### Task goal
Word for word, copy out every line of the records, omitting each picture.

=== Begin Enclosure ===

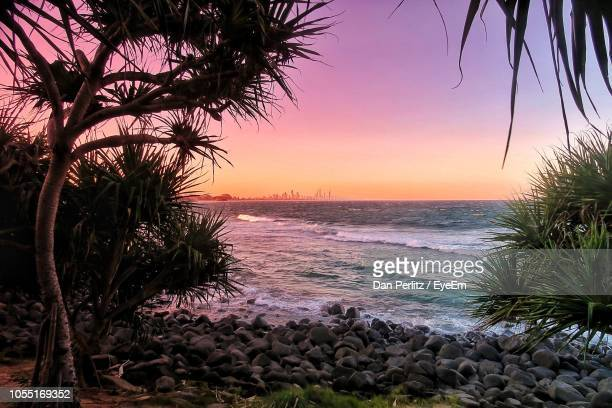 scenic view of sea during sunset - queensland stock-fotos und bilder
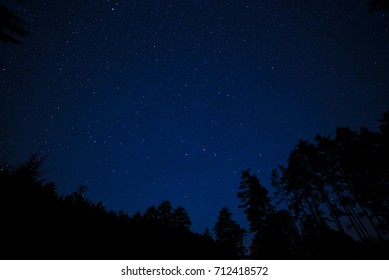 Night time star covered sky with tree silhouettes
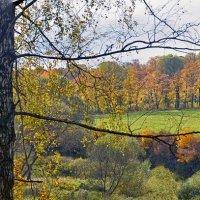Шумели листья, облетая... :: Елена Чижова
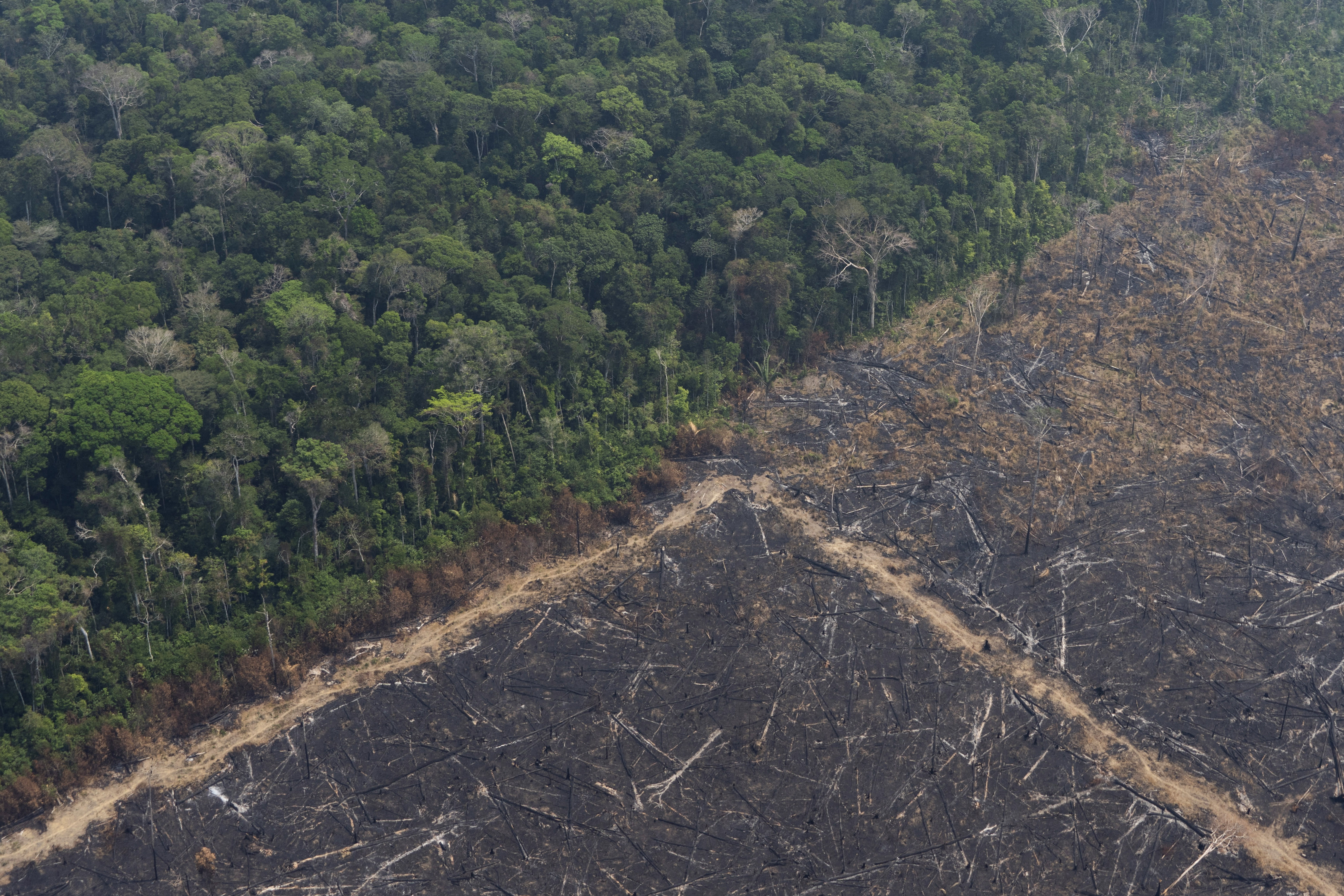 Virgin jungle stands next to an area that was burnt recently near Porto Velho, Brazil, Friday, Aug. 23, 2019. Brazilian state experts have reported a record of nearly 77,000 wildfires across the country so far this year, up 85% over the same period in 2018. Brazil contains about 60% of the Amazon rainforest, whose degradation could have severe consequences for global climate and rainfall. (AP Photo/Victor R. Caivano)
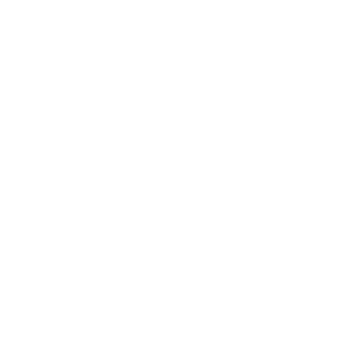 Clutch Repairs Icon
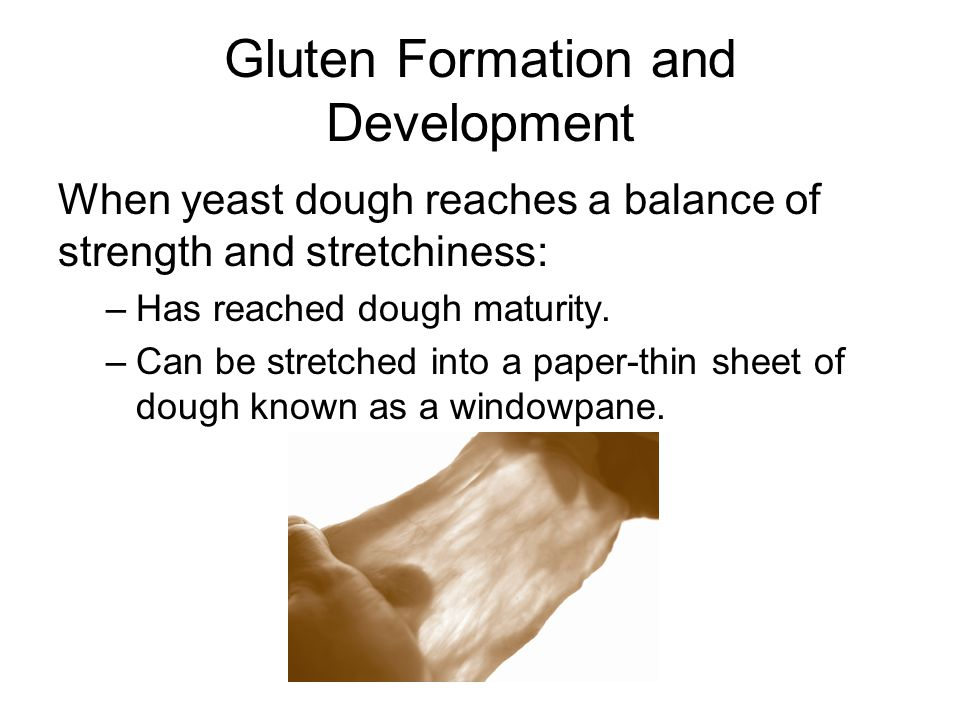 Gluten Formation and Development When yeast dough reaches a balance of strength and stretchiness: –Has reached dough maturity.
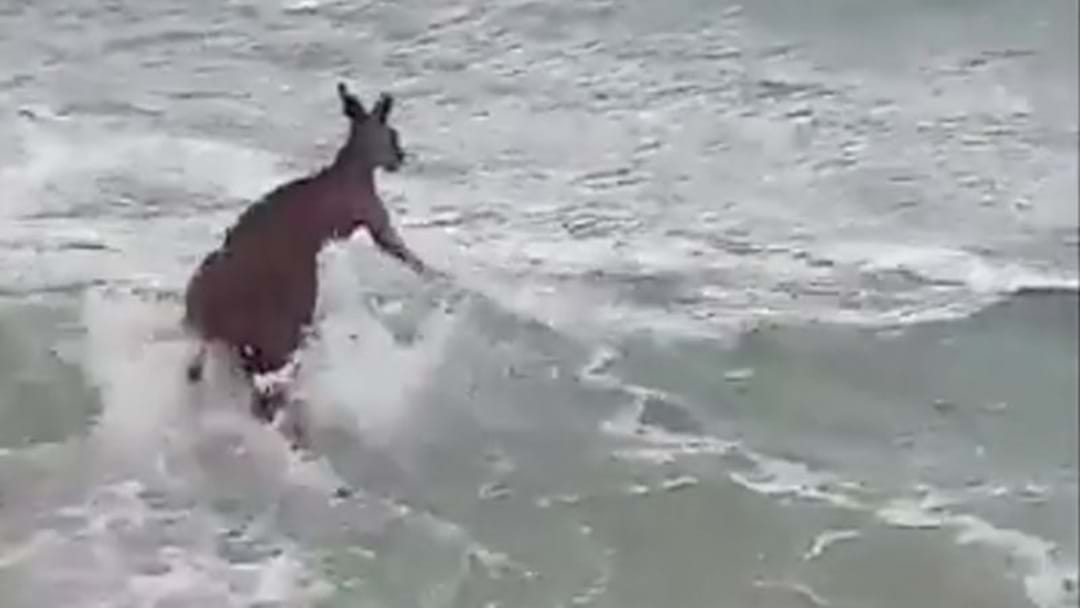 Police Rescue Kangaroo Struggling In The Surf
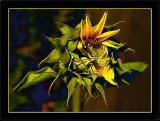 Sunflower Gone Awry
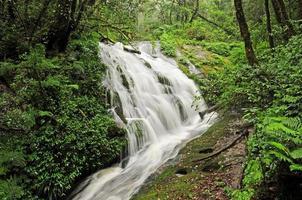 Waterfall at Kew Mae Pan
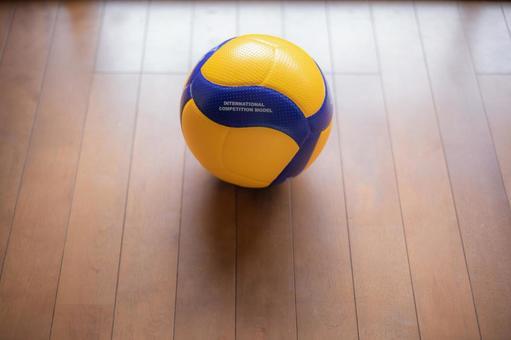 體育館排球官方用球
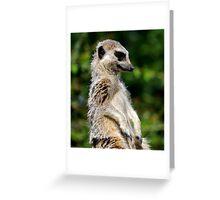 Bemused Meerkat Greeting Card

=== End Enclosure ===

### Answer to this problem
 scenic view of sea during sunset - queensland stock-fotos und bilder
 Night time star covered sky with tree silhouettes
Шумели листья, облетая... :: Елена Чижова
 Virgin jungle stands next to an area that was burnt recently near Porto Velho, Brazil, Friday, Aug. 23, 2019. Brazilian state experts have reported a record of nearly 77,000 wildfires across the country so far this year, up 85% over the same period in 2018. Brazil contains about 60% of the Amazon rainforest, whose degradation could have severe consequences for global climate and rainfall. (AP Photo/Victor R. Caivano)
 Clutch Repairs Icon
 Gluten Formation and Development When yeast dough reaches a balance of strength and stretchiness: –Has reached dough maturity.
 Police Rescue Kangaroo Struggling In The Surf
 Sunflower Gone Awry
 Waterfall at Kew Mae Pan
 體育館排球官方用球
 Bemused Meerkat Greeting Card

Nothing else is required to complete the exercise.